Distributed March 28, 2003
For Immediate Release

News Service Contact: Kristen Cole



Julie Sedivy analyzes advertising and its effect on society

Julie Sedivy, a cognitive and linguistic researcher, says science holds the answers to questions about the impact of advertising on society. Sedivy teaches some 150 undergraduates each spring about “Language, Truth, and Advertising.”


PROVIDENCE, R.I. — Determining the veracity of assertions made or implied by advertisers hawking products on screen and in print is not always easy. Brown University researcher Julie Sedivy says knowing about human cognition can help.

Advertisers employ a range of linguistic tools for their own purposes, according to Sedivy, assistant professor of cognitive and linguistic sciences, including targeting specific audiences by geography, class and gender. Their motivations range from the sale of products to increasing support for war.

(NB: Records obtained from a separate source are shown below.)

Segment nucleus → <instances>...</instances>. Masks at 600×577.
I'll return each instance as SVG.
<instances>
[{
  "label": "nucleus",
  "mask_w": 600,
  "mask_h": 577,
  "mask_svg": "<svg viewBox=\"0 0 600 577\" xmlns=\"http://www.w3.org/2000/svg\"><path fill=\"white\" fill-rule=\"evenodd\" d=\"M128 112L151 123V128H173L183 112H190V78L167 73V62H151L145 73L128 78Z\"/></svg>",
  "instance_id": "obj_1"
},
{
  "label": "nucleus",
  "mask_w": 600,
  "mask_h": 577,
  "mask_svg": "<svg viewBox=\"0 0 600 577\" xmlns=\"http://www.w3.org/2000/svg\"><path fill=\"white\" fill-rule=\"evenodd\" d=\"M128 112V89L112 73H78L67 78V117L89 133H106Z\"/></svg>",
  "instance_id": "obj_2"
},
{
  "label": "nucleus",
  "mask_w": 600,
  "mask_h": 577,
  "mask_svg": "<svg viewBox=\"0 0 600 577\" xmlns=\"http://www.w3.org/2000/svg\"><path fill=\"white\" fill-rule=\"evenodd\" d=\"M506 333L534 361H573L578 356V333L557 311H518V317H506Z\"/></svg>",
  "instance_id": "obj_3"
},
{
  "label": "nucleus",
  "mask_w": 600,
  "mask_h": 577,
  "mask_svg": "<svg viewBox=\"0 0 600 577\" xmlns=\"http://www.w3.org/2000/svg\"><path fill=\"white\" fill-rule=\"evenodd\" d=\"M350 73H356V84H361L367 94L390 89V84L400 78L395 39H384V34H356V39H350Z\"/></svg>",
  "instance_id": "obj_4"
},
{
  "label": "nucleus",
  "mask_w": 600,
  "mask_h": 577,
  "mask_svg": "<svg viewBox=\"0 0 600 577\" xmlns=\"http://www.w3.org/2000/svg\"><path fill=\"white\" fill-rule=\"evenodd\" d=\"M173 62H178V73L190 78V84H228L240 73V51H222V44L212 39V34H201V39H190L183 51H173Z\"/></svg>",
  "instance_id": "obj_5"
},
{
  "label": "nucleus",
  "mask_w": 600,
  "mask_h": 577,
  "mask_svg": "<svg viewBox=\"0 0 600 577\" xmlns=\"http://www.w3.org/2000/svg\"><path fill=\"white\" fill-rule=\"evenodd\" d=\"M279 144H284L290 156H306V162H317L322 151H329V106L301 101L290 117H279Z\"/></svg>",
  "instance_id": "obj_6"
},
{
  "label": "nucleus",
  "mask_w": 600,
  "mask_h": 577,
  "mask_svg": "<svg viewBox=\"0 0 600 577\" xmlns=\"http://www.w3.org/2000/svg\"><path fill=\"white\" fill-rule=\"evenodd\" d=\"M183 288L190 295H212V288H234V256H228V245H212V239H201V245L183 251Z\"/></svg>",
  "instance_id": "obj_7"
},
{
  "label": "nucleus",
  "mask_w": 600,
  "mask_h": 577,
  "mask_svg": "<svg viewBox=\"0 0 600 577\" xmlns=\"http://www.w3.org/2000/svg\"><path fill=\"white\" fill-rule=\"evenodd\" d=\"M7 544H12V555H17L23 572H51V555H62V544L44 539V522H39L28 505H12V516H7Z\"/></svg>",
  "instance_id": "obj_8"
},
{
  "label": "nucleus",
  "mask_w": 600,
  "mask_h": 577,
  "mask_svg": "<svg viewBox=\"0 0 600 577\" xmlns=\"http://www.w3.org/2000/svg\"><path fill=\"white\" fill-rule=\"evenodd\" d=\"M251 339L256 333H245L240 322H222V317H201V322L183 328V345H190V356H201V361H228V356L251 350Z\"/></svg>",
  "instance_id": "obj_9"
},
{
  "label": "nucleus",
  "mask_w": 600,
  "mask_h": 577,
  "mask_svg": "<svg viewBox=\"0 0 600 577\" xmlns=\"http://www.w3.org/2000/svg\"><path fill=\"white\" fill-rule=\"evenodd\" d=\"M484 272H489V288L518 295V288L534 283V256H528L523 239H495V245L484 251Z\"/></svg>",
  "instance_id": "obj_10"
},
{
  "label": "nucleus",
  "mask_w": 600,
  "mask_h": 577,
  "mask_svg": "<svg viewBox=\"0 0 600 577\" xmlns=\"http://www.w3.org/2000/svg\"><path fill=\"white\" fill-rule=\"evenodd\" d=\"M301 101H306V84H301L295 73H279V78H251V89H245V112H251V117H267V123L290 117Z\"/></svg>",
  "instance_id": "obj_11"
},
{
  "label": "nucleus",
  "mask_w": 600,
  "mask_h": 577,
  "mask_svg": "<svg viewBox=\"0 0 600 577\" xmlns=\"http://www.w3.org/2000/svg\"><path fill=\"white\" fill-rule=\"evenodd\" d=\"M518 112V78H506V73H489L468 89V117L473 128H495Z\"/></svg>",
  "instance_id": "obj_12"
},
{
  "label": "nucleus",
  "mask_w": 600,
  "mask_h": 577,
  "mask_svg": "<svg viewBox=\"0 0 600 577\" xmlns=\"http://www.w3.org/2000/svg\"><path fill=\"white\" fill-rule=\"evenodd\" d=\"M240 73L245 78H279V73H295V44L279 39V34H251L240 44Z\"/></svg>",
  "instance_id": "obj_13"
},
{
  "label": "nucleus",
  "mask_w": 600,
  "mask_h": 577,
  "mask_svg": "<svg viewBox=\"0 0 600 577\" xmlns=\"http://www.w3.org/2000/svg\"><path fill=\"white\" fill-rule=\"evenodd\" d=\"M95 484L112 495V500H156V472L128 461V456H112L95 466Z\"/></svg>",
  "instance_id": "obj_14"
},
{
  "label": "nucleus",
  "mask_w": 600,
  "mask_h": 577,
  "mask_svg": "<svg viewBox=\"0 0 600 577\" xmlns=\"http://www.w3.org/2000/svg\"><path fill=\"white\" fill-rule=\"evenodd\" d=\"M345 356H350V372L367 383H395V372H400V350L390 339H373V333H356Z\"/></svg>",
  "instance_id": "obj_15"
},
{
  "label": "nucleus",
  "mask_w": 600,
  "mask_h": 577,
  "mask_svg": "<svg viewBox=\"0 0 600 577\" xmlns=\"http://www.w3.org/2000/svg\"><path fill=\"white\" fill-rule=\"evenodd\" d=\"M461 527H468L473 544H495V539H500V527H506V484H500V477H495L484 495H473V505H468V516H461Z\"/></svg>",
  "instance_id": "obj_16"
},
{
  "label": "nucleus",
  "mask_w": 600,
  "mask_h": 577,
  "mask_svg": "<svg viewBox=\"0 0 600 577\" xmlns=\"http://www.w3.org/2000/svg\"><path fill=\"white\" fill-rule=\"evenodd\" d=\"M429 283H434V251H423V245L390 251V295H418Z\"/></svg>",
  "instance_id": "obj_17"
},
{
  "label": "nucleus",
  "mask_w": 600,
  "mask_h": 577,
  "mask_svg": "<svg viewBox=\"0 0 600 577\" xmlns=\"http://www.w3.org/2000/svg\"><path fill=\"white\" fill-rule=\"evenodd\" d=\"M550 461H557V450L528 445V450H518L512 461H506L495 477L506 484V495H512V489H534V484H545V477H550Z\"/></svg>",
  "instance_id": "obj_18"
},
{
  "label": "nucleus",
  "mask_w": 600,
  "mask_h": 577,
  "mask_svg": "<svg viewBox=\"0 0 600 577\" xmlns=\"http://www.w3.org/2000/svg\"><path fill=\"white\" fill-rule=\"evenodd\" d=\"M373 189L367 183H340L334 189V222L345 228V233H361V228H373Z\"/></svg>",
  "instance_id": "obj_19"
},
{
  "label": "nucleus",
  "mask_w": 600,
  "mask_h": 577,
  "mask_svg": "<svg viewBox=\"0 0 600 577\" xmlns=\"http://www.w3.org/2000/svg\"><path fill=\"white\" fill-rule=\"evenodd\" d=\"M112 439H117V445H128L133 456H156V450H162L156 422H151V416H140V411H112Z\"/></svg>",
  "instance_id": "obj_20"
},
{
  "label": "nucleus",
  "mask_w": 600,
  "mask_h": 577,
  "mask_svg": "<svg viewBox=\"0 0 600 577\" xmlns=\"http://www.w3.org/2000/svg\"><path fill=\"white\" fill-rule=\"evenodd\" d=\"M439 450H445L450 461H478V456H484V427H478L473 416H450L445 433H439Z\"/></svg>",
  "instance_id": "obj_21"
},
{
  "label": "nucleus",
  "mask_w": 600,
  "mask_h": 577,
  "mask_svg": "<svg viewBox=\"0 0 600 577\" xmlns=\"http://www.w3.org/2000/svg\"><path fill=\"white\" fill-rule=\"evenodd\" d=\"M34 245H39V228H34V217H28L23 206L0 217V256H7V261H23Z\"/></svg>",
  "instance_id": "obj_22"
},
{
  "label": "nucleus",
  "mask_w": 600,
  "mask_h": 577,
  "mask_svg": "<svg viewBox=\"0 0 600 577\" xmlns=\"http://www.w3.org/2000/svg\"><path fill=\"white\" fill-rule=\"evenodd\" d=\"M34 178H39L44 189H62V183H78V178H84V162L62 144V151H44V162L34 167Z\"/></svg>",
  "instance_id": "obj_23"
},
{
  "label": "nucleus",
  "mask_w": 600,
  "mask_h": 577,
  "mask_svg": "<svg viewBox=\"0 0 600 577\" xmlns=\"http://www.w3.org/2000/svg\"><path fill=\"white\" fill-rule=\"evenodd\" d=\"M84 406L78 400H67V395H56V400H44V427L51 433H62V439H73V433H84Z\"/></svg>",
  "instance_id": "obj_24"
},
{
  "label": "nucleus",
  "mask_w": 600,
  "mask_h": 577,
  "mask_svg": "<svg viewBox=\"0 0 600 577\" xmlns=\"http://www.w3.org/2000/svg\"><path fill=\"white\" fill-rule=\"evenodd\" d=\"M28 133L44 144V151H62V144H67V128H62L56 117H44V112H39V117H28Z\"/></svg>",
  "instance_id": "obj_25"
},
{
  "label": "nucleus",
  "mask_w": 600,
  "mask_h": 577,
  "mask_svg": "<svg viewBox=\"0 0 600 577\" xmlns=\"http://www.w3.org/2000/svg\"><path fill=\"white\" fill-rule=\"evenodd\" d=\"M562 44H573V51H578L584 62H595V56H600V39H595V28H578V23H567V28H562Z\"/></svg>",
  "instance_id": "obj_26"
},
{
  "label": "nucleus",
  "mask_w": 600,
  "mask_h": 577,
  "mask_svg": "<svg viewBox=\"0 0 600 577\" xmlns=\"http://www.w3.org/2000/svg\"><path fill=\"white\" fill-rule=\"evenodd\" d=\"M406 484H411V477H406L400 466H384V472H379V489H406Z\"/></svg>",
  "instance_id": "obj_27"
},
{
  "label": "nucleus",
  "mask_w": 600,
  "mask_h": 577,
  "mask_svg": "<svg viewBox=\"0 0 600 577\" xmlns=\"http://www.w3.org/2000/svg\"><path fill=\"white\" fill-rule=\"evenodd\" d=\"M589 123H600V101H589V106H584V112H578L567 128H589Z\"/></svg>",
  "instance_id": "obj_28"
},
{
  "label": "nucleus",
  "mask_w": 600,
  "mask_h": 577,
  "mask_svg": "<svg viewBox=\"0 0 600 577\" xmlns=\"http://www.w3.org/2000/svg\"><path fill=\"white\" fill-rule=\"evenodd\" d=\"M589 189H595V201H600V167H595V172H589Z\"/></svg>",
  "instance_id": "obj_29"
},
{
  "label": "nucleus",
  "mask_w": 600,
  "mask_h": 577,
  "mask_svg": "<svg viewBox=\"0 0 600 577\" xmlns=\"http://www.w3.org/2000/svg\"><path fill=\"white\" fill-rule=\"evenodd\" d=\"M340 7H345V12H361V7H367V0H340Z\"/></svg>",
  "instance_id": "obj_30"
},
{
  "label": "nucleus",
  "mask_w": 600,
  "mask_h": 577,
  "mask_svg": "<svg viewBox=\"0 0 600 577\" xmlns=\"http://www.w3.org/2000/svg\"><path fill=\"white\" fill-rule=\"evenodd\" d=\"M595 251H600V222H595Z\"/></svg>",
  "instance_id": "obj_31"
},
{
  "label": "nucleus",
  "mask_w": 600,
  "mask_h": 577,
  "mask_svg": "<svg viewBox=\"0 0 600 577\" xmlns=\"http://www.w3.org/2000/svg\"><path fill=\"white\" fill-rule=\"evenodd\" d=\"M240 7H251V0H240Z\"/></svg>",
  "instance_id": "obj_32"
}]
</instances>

“A background in language processing allows you to have a detachment and a way of evaluating the devices used by advertisers,” said Sedivy, whose primary research focuses on the moment-by-moment process by which humans assign meaning to words and phrases. “Clearly, ads are persuasive in nature, but the real question that remains is whether there are effects that could be detrimental.”

In her undergraduate course, “Language, Truth, and Advertising,” Sedivy outlines the ways science has answered some questions about advertising’s effect on society and raised other questions. The questions surround how people perceive meaning, remember asserted versus implied meanings, and the linguistic and cognitive limitations of children to evaluate assertions.

Researchers are at work to determine whether there are clear links between ads and actions such as an increased frequency of ads for nutritionally suspect food and an increased prevalence of childhood obesity or parallel increases in ads for beauty products and eating disorders, said Sedivy.

Other cognitive studies have used eye movements to track a viewer’s attention level while watching ads in hopes of determining the state of mind in which viewers are most susceptible to ads – when they are most apt to remember messages.

Those issues are at the center of attempts to regulate advertising. In some countries, including Canada and Sweden, advertisers are prohibited from targeting ads at children under the age of 13. In the United States, the Federal Trade Commission (FTC) regulates deceptive advertising and the legal definition of “truth.”

As part of their coursework, Sedivy’s students are required to employ their cognitive training to make a case that a given advertisement violates the FTC criteria and to predict how the company would argue in its own defense. One former student took it a step further and submitted a complaint to the FTC about an Internet ad for a weight loss supplement. The ad was changed, said Sedivy.

Students who register for Sedivy’s course often include those who take extreme points of view – those who perceive ads as having nothing valuable to contribute to society and those who think consumers have the ultimate responsibility to determine the truth.

Sedivy notes that ads stimulate the economy and have the potential to uncover useful information about products, she said, “I don’t think they’re evil. The struggle is for a society to determine and minimize the negative impact.”